Task list
(a) In the forum reply on the volume problem, what shape is each cross section perpendicular to AB?
(b) Decide whether each statement agrees with the forum reply on the volume problem, and support each yes or no with the deciding words quoted from the reply: (i) The reply confirms that the asker's answer is correct. (ii) The base of the solid is a square. (iii) The reply opens by greeting Galactus.

Provided passage
Re: Volume problem
Hello, aswimmer113!
The base of a solid is a circular disk with diameter AB of length 2a.
Find the volume of the solid if each cross section perpendicular to AB is an equilateral triangle.
Is the answer just \(\displaystyle \frac{4\sqrt{3}}{3}a^3\) . . . or am i making it way too easy?
Your answer is correct!
Unless you got it by pure luck, you did a lot of work.
\(\displaystyle \;\;\)I doubt that you made it "way too easy".
Code:
a|
* * * C
* | *
* | : *
* | : *
| :y
* | : *
A *---------+-----+---* B
-a* | : *a
| :y
* | : *
* | : *
* | *
* * * D
-a|
The equation of the circle is: \(\displaystyle \,x^2 + y^2\:=\:a^2\;\;\Rightarrow\;\;y\:=\:\sqrt{a^2\,-\,x^2}\)
The base of the equilateral triangle is: \(\displaystyle \,CD \:= \: 2y\:=\:2\sqrt{a^2\,-\,x^2}\)
The area of an equilateral triangle of side \(\displaystyle s\) is: \(\displaystyle \,A\:=\:\frac{\sqrt{3}}{4}s^2\)
Our triangle has area: \(\displaystyle \,A\;=\;\frac{\sqrt{3}}{4}(2\sqrt{a^2\,-\,x^2})^2\;=\;\frac{\sqrt{3}}{4}\cdot4(a^2\,-\,x^2)\;=\;\sqrt{3}(a^2\,-\,x^2)\)
The volume of the solid is: \(\displaystyle \L\,V\;=\;\int^{\;\;\;a}_{-a}\sqrt{3}(a^2\,-\,x^2)\,dx \;=\;2\,\times\,\sqrt{3}\int^{\;\;\;a}_0(a^2\,-\,x^2)\,dx\)
And we get: \(\displaystyle \L\,V \;= \;2\sqrt{3}\left[a^2x\,-\,\frac{1}{3}x^3\right]^a_0 \;= \;2\sqrt{3}\left[\left(a^3\,-\,\frac{1}{3}a^3\right)\,-\,(0\,-\,0)\right]\)
Therefore: \(\displaystyle \L\,V\;=\;\frac{4\sqrt{3}}{3}a^3\)
Edit: Too fast for me, Galactus!

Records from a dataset
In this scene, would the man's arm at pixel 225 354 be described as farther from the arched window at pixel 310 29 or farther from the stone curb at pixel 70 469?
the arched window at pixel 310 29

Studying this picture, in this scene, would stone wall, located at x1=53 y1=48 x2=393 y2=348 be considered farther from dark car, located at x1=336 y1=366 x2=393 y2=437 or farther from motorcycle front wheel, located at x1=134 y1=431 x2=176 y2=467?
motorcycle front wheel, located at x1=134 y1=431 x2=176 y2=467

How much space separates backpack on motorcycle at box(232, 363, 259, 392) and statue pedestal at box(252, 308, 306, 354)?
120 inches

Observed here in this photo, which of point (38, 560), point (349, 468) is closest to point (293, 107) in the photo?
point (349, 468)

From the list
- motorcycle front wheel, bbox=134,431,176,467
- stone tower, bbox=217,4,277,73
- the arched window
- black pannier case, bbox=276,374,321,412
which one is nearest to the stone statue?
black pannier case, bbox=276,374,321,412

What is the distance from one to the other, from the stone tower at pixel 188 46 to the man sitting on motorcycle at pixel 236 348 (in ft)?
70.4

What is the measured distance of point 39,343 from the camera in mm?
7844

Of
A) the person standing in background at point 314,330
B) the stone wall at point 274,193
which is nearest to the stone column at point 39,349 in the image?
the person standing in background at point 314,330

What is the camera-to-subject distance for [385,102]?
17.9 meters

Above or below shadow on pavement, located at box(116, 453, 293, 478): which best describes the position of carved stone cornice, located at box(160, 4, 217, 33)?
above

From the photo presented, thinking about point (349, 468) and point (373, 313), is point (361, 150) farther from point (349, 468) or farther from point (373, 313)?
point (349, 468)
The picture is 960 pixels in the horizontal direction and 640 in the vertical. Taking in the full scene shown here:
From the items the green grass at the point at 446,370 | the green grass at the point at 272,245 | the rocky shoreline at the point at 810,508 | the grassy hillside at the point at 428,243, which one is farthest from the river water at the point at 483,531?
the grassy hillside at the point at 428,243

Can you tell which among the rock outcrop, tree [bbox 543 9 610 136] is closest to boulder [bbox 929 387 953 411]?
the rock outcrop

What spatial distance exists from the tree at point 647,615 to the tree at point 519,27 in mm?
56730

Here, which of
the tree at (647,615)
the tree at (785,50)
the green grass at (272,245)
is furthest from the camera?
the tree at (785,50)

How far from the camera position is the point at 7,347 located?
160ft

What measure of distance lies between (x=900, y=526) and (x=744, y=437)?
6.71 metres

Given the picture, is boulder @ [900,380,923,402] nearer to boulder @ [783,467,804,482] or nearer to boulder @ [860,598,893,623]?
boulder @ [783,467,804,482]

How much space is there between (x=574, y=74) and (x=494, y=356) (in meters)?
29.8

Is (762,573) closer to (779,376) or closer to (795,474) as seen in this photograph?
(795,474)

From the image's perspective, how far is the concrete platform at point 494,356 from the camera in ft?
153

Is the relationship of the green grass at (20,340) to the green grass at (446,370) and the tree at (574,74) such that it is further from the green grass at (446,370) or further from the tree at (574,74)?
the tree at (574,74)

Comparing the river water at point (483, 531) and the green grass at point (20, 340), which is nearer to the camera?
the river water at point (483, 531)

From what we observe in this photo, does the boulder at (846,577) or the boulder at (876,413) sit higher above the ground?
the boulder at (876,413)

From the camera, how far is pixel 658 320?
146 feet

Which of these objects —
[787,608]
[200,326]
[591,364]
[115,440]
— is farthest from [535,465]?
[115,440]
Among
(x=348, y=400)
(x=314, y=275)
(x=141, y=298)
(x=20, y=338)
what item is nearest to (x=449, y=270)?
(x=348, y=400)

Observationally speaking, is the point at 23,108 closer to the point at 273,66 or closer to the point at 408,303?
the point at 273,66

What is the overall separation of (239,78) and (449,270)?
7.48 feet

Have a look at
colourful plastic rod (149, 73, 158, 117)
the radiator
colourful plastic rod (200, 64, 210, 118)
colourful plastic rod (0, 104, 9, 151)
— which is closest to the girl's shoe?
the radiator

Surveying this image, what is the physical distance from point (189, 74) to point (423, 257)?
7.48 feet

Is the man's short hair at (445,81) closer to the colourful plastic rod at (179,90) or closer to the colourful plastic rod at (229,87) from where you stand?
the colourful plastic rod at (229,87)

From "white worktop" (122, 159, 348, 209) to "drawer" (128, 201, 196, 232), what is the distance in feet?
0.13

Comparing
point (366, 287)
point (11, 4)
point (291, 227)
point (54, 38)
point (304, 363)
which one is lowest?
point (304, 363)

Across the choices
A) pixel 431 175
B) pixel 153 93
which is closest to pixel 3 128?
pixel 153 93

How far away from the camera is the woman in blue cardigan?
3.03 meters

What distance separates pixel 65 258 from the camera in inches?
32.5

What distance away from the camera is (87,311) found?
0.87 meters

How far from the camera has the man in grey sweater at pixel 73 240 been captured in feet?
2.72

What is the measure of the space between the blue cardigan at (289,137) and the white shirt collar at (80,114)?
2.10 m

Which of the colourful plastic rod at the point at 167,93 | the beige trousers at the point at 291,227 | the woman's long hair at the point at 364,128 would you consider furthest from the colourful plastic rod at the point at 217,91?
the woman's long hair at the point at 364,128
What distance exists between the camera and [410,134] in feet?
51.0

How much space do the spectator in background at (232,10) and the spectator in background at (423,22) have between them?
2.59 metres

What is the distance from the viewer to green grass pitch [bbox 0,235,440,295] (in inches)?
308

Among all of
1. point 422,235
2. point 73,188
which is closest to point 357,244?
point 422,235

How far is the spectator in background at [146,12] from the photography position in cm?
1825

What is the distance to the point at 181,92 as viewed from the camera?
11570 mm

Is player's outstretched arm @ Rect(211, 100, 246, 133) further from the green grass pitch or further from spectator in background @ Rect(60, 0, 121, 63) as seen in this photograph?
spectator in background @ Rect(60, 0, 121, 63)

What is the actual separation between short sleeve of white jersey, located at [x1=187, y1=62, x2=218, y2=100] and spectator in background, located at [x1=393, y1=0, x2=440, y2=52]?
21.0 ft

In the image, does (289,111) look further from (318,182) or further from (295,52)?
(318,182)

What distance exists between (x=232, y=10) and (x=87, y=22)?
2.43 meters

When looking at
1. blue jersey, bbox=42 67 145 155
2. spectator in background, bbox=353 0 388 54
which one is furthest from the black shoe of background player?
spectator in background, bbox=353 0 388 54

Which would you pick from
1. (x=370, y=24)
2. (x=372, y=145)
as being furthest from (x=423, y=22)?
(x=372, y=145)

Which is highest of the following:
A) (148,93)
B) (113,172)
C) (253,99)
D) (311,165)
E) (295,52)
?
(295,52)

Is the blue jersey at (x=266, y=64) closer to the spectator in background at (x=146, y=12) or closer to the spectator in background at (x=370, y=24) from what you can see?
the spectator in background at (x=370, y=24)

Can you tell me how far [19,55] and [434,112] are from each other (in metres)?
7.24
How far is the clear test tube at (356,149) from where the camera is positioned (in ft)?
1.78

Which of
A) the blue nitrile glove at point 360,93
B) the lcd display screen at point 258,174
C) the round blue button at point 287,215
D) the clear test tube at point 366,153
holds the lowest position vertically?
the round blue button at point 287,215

Results for each task
(a) An equilateral triangle.

(b)
(i) Yes: "Your answer is correct!"
(ii) No: "The base of a solid is a circular disk with diameter AB of length 2a."
(iii) No: "Hello, aswimmer113!"